I am writing a genetic optimization algorithm based on the deap package in python 2.7 (goal is to migrate to python 3 soon). As it is a pretty heavy process, some parts of the optimisation are processed using the multiprocessing package. Here is a summary outline of my program:
- Configurations are read in and saved in a
config
object - Some additional pre-computations are made and saved as well in the
config
object - The optimisation starts (population is initialized randomly and mutations, crossover is applied to find a better solution) and some parts of it (evaluation function) are executed in multiprocessing
- The results are saved
For the evaluation function, we need to have access to some parts of the config
object (which after phase 2 stays a constant). Therefore we make it accessible to the different cores using a global (constant) variable:
from deap import base
import multiprocessing
toolbox = base.Toolbox()
def evaluate(ind):
# compute evaluation using config object
return(obj1,obj2)
toolbox.register('evaluate',evaluate)
def init_pool_global_vars(self, _config):
global config
config = _config
...
# setting up multiprocessing
pool = multiprocessing.Pool(processes=72, initializer=self.init_pool_global_vars,
initargs=[config])
toolbox.register('map', pool.map_async)
...
while tic < max_time:
# creating new individuals
# computing in optimisation the objective function on the different individuals
jobs = toolbox.map(toolbox.evaluate, ind)
fits = jobs.get()
# keeping best individuals
We basically make different iterations (big for loop) until a maximum time is reached.

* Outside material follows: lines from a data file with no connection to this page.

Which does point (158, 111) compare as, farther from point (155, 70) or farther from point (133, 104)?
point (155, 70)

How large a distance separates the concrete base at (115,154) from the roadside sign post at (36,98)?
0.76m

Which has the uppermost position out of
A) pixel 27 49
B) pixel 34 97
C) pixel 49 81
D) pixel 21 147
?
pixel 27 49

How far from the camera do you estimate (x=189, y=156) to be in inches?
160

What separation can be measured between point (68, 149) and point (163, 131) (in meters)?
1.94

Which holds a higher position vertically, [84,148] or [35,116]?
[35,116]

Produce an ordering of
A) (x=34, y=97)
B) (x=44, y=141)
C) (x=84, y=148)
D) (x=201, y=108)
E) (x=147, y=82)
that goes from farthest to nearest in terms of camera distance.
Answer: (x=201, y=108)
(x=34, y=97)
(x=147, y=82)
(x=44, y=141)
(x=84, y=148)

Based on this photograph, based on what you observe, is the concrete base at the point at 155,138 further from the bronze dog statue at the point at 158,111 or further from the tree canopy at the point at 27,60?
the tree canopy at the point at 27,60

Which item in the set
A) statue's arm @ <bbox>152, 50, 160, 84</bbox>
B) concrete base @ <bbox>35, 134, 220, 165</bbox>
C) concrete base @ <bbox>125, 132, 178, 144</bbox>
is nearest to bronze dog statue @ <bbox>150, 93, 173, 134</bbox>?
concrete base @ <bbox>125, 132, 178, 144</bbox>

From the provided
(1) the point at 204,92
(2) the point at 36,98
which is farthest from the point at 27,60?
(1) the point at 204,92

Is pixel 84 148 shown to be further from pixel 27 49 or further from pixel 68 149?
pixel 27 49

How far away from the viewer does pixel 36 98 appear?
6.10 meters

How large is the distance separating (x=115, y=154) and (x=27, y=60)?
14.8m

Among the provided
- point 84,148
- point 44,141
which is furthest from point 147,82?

I have noticed that if I make the config object bigger (i.e. add big attributes to it, like a big numpy array) even if the code is still same it runs much slower (fewer iterations for the same timespan). So I thought I would make a specific config_multiprocessing
object that contains only the attributes needed in the multiprocessing part and pass that as a global variable, but when I run it on 3 cores it is slower than with the big config
object and on 72 cores, it is slightly faster, but not much.
What should I do in order to make sure my loops don't suffer in speed from the config object or from any other data manipulations I make before launching the multiprocessing loops?
Running in a Linux docker image on a linux VM in the cloud.